A cherished childhood toy is something that stays with you long past your junior years. The Toys That Made Us is a documentary series that glories in revisiting the iconic toy or franchise lines from yesteryear and filling in all the production details that your small play-addled mind would never have thought to ask.
Each series covers 4 major lines, with season two digging into the chequered history of Star Trek toys, the pan-cultural sensation that was (and arguably still is) Transformers, a history of LEGO from small wooden toy company to plastic brick megalith, and Hello Kitty in all its universal branding dominance.
Even if you are pre-sold on finding out more about your favourite toys, the presentation of the series from creator Brian Volk-Weiss can be a little grating. It goes for an over-the-top fun approach with plenty of slam cut editing to highlight the comedic script. It’s less Our Planet, more your average excitable YouTube host. However, skipping the rather irritating theme song and indulging in nostalgia can overwrite the somewhat nerve grating delivery.
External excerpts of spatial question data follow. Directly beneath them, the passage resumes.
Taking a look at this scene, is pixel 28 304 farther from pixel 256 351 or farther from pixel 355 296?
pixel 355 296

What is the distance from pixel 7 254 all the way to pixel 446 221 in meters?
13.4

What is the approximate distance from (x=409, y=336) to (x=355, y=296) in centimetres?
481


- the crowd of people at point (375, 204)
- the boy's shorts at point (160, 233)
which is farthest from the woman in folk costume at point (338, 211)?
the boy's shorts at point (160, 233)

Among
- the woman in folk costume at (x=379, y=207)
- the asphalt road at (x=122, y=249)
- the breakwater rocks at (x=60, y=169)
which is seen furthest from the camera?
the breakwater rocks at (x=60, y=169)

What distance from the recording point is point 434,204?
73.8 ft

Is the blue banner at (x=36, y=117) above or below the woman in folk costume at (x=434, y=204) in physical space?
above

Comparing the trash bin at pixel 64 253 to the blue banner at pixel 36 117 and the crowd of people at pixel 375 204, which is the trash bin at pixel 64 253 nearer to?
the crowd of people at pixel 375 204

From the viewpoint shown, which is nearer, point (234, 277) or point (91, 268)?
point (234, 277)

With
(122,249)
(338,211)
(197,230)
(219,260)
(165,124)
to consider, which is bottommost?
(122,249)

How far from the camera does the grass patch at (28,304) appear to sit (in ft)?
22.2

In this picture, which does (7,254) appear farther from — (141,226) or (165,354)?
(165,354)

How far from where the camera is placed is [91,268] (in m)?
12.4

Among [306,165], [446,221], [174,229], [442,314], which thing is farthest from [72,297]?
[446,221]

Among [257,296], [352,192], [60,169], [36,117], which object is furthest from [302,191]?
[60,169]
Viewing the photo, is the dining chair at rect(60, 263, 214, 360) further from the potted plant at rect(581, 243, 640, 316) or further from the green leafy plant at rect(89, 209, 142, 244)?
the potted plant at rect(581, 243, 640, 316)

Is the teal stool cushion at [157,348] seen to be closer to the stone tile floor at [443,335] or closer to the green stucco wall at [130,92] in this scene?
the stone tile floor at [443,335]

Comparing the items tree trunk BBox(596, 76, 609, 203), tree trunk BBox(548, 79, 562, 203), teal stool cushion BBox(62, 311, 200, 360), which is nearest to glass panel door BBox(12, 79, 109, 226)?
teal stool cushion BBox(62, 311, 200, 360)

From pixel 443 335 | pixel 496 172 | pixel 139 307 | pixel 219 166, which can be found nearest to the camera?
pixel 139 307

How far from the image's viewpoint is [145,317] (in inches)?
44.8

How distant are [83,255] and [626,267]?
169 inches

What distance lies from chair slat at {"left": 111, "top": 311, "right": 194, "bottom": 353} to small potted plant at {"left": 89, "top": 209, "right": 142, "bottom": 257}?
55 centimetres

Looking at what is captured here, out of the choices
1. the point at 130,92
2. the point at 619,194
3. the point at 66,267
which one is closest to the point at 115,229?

By and large, the episodes mix the talking heads between industry insiders and super fans. The quality of this balance varies from episode to episode. ‘Star Trek’ takes amusement at warping into the often dubious quality of licensed merchandise. But the obsessive nature of superfans means that they blend well with actual industry contract info from toy company bosses like Mego. Conversely, the Transformers interviews are wonderfully passionate and informed when it comes to the creatives involves. But the fans add little beyond wallpapering the screen with their memories.
In terms of illuminating the history behind toy lines, The Toys That Made Us is a delight. The joy on the face of Hideaki Yoke (chief designer at Takara Tomy) as he relives his masterful transforming robot designs is infectious. Especially as he helps to explain the very weird history behind how the series was created. He took totally unrelated Japanese toy lines and merged them behind a Marvel Comics narrative to create the famous Autobots and Decepticons. And when the show deconstructs how LEGO rose from humble origins, only to plummet before being resurrected, I was kept rapt throughout.
All in all The Toys That Made Us overcomes an irritating ‘wacky high energy’ delivery (depending on your tastes) to reveal tons of fun facts and fandom behind beloved toy lines and that warmth of shared love seeps through every moment. And if you like that show you'll also love High Score.